Dernière Séance de Laurent Achard - 2011

Dernière Séance, c'est un peu le pont manquant entre Dario Argento et Bruno Dumont, excusez du peu. Le fait qu'il n'arrive ni au baroque de l'un ni à la radicalité de l'autre n'y change rien : on a affaire à un film réellement ambitieux, intrigant et unique, qui vient fouiller dans un genre bien rare dans le cinéma français : le film d'horreur, ou plus exactement le "slasher". Sylvain est projectionniste dans un cinoche en instance de fermeture (il n'y a plus que Noël Simsolo qui y vient, c'est bien la preuve), cinoche qui affiche une sorte de programmation idéale et fantasmée, Renoir, Van Sant, Chabrol, Keaton. Mais dans les sous-sols de la salle, il voue un véritable culte morbide aux stars du cinéma d'antan, dont il a affiché les photos comme autant d'icônes sur les murs de sa chambre-cerveau. Au centre trône la star ultime, sa môman, dont on apprendra dans deux ou trois flashs-back traumatiques qu'elle est à l'origine de sa passion pour le cinéma et pour... les oreilles. Oreilles qui constitue son autre passe-temps : chaque nuit, le gars assassine des gonzesses pour leur couper une oreille et l'accrocher à ces portraits du passé. Voilà pour la trame, improbable mais intéressante, qui réunit la névrose enfantine, la cinéphilie compulsive et le meurtre brutal.
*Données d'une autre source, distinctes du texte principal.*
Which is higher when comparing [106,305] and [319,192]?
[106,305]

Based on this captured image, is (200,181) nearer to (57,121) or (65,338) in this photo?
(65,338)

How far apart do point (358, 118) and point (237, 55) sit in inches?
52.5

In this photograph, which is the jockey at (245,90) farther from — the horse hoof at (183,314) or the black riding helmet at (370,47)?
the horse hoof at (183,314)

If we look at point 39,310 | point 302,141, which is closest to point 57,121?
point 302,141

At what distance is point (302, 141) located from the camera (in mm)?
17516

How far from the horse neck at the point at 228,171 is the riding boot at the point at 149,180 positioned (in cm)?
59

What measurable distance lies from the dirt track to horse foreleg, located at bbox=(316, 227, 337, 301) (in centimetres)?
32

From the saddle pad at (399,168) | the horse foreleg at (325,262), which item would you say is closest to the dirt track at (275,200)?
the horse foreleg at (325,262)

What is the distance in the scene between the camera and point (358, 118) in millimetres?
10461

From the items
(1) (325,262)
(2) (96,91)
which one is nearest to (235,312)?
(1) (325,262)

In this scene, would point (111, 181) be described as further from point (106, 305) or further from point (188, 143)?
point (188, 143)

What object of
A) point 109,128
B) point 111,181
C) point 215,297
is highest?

C'est donc sur la cinéphilie que se construit la folie de Sylvain, et c'est une des bonnes idées du film. La mise en scène regorge de cadres dans les cadres, symbole de cette petite fenêtre de projection où le personnage projette ses rêves et ses obsessions. C'est presque aussi par le cinéma qu'il commet ses meurtres, à la manière du Voyeur de Powell, auquel on pense souvent : Achard prend bien soin, pour chacune des victimes, de dessiner un ou deux détails biographiques qui rendent ces femmes vivantes, potentiellement porteuses de fiction. Une chauffeur de taxi fan de karaoké, une majorette, une vendeuse de bijoux, une pauvre prostipute un peu larguée ; quelques plans, une possibilité de film à elle seule, puis le meurtre qui vient trancher cette fiction naissante. C'est habile. On regrette du coup les lourdeurs psychologiques et symboliques du film, ce freudisme pour les nuls développé par cette histoire avec la mère, cette icônographie religieuse qui relie le cinéma à un culte (même idée chez Truffaut dans La Chambre verte, mais autrement plus troublante alors). Les scènes dans le sous-sol sont ratées, trop démonstratives, trop appliquées (ce son lancinant qu'on y entend souligne maladroitement les choses, cette lumière spectrale paraît trop irréelle pour qu'on y croie). Autre défaut : le rythme, qui hésite entre la grande radicalité et l'emballement.

A part ça, la mise en scène de Achard est vraiment bonne, surtout sur les passages attendus des meurtres en eux-mêmes. Il cultive le goût du hors-champ avec une vraie maîtrise, donnant à voir sans voir tout en voyant. La caméra est souvent placée à bonne distance du meurtre, mais les sons et la netteté des lumières font qu'on y assiste avec la brutalité de rigueur : magnifique mouvement de va et vient de la caméra lors du meurtre de la taxi-woman, belle fixité lors de celui de la pute. D'autre part, le film mèle très habilement les grands motifs du cinéma à l'histoire : le rouge "argento-esque" des fauteuils de la salle, les plans de la fin où le héros rentre littéralement à l'intérieur de French Cancan de Renoir, le champ-contre-champ sur l'actrice qui pète les plombs à l'écran et le spectateur qui la contemple fasciné, ce genre de choses brouille les frontières entre les deux mondes, celui de la projection des films et celui de la vie réelle. Finalement, tout ça signifie peut-être que la cinéphilie est une déviance mentale (il suffit de constater le nombre de films noirs vus par Shang pour se le confirmer). Malgré ses faiblesses, ce film parle brillamment de cette maladie, ça suffit à mon bonheur.